Etüden, Fantasien, Charakterstücke - Bruckner - Sämtliche Klavierwerke

Bewertung:

1868 hat Anton Bruckner seine Sinfonie Nr. 1 uraufgeführt – und zum gleichen Zeitpunkt sein allerletztes Klavierstück geschrieben. Bruckners "Sämtliche Klavierwerke" passen folgerichtig auf eine einzige CD.

Studien und Etüden, Fantasien, Charakterstücke, eine Sonate und ein Variationswerk – das komplette Klavierwerk von Anton Bruckner ist überschaubar geblieben, weil der Komponist mit der Uraufführung seiner ersten Sinfonie 1868 das Komponieren für das Klavier vollständig eingestellt hat.

Tänze

Die CD zeigt aber, wie bedauerlich dieser Umstand ist – hört man den fröhlichen "Steiermärker" aus dem Jahr 1850, das verträumte "Klavierstück in Es", das 1862 komponierte "Tema e Variazioni in G" oder die "Sonate in g-Moll" aus dem gleichen Jahr.

Natürlich reibt man sich bei manch einer "Quadrille" vielleicht kurz die Augen und fragt sich: Stammt dieser heitere Tanz wirklich vom ernsten, tiefreligiösen Komponisten, den man mit schwerer Sinfonik und feierlichen Messen verbindet?

Hausmusik

Tatsächlich hat Bruckner all diese kleinen Stücke geschrieben, im Vergleich zu seinen späteren  Sinfonien allerdings nicht für den Konzertsaal, sondern überwiegend  als Hausmusik.
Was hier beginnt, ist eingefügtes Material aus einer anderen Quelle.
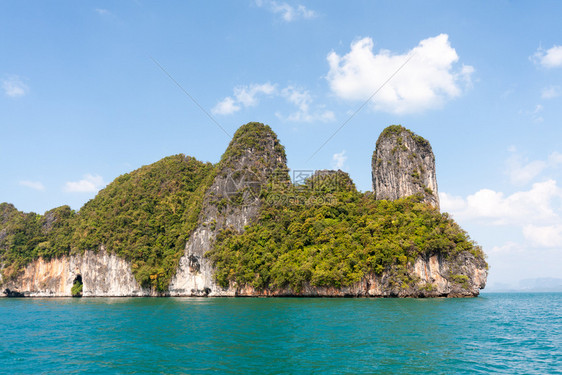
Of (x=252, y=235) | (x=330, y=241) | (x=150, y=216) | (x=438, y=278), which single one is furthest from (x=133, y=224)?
(x=438, y=278)

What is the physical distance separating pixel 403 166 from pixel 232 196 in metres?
28.0

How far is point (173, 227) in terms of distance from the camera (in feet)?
227

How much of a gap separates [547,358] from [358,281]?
2886 centimetres

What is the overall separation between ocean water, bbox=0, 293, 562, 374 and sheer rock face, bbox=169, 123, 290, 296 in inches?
1243

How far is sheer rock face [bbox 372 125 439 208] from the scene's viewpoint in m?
57.0

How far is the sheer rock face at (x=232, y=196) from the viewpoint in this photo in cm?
5791

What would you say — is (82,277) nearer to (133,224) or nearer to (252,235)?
(133,224)

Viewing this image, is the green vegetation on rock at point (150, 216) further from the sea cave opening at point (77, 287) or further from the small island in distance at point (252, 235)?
the sea cave opening at point (77, 287)

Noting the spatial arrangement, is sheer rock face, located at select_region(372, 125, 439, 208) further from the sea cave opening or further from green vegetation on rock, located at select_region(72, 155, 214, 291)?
the sea cave opening

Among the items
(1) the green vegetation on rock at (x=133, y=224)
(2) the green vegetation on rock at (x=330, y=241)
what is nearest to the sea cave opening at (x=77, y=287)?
(1) the green vegetation on rock at (x=133, y=224)

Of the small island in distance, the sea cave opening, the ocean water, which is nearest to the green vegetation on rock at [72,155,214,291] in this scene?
the small island in distance

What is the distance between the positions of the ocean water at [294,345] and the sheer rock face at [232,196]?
31579 millimetres

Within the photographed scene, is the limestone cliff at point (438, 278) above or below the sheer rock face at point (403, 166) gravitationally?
below

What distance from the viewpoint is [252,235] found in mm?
56812
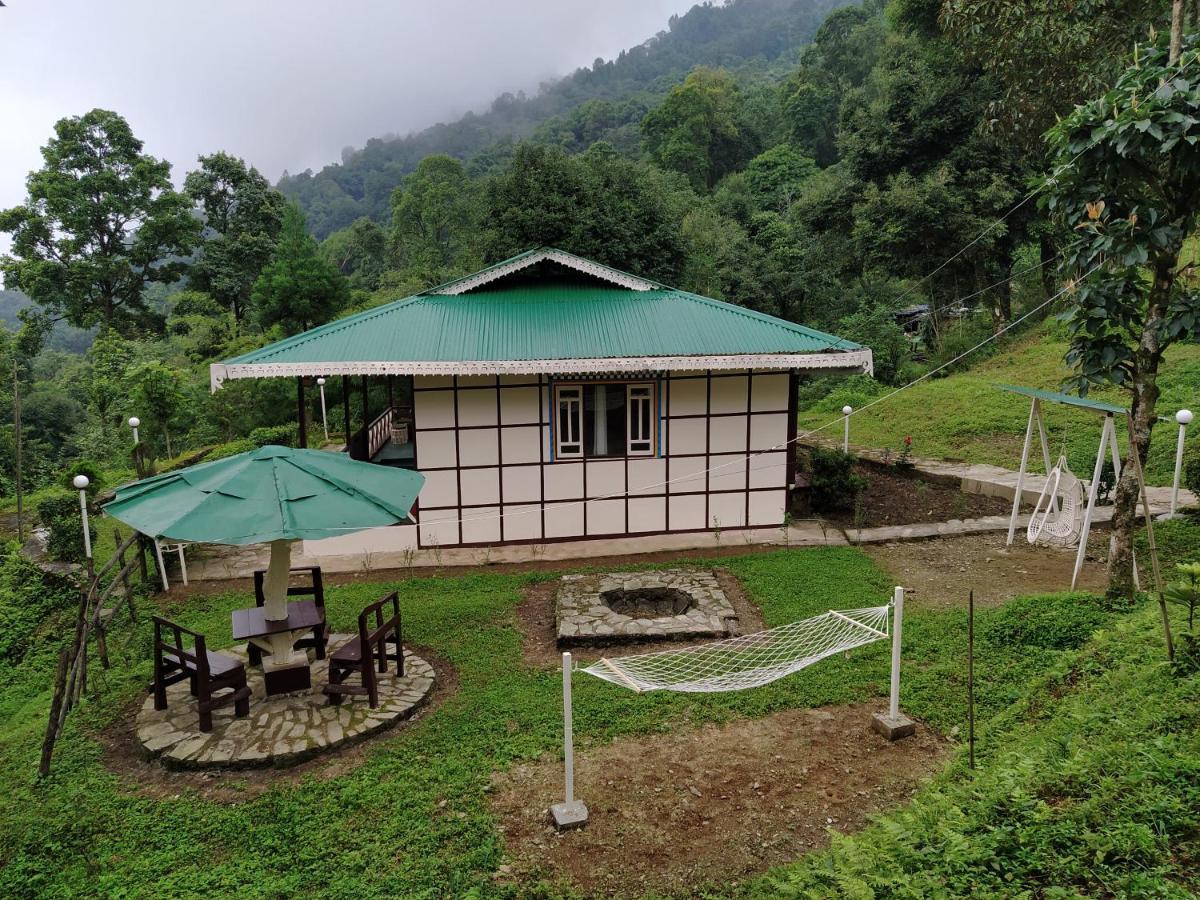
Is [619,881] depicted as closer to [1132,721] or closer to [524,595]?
[1132,721]

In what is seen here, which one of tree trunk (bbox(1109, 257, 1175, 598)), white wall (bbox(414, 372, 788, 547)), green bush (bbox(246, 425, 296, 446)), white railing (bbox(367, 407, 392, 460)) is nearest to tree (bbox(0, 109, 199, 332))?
green bush (bbox(246, 425, 296, 446))

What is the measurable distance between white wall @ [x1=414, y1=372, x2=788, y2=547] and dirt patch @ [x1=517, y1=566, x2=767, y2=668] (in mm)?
1779

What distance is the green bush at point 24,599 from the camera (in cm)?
846

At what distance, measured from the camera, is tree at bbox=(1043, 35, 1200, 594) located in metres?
5.93

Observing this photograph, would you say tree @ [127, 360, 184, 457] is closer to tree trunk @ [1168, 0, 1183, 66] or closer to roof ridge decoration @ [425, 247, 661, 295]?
roof ridge decoration @ [425, 247, 661, 295]

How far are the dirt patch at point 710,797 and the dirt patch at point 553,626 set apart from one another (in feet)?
5.81

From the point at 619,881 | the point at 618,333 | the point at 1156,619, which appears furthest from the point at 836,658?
the point at 618,333

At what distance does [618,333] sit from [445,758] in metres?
6.83

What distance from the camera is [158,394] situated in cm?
1280

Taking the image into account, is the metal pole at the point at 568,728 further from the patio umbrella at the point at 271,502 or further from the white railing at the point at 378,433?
the white railing at the point at 378,433

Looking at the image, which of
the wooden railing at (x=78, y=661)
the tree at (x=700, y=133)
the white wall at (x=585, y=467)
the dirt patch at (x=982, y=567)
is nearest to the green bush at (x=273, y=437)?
the white wall at (x=585, y=467)

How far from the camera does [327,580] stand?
1005 cm

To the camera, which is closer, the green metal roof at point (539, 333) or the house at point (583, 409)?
the green metal roof at point (539, 333)

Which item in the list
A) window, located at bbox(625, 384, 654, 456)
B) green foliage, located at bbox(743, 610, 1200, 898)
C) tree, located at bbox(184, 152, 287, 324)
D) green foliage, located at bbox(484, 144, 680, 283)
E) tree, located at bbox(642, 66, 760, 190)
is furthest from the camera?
tree, located at bbox(642, 66, 760, 190)
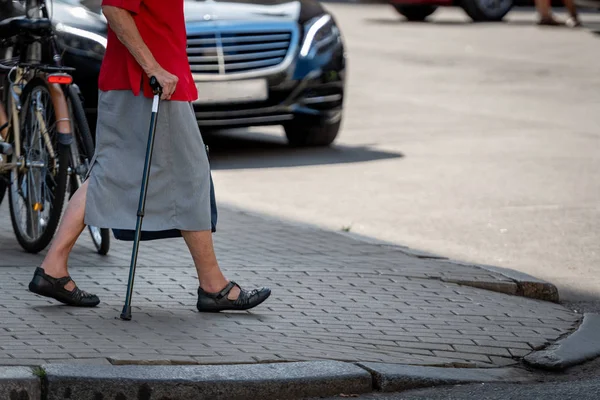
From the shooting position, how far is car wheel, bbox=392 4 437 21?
25.3m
Spielbar auch für Amateure oder für Bruckners Klavierschüler. Auch der Pianist Francesco Pasqualotto wird die Werke vielleicht seine Studierenden spielen lassen – er ist Professor für Klavier im italienischen Cagliari.

Die Überraschung, Bruckner von seiner leichten, tänzerischen Seite kennenzulernen, dazu der ambitionierte Vortrag des italienischen Pianisten, macht das Album wertvoll. Man spürt die Anerkennung für eine Musik, die "nebenbei", aber mit größter Sorgfalt geschrieben wurde.

Erinnerung

Für den 1982 geborenen Pasqualotto, der das Album auf einem modernen Flügel eingespielt hat, ist Bruckners "Erinnerung" von 1868 ein kleines Meisterwerk, durchaus auch als Vorlage für ein Adagio in einer späteren Sinfonie denkbar. Wunderbar, wie Bruckner hier mit Kontrasten spielt.

Wer diese Miniatur und auch all die anderen Stücke auf diesem Album hört, wird sich fragen, warum nur hat uns Bruckner nicht wenigstens ein einziges Klavierkonzert hinterlassen!?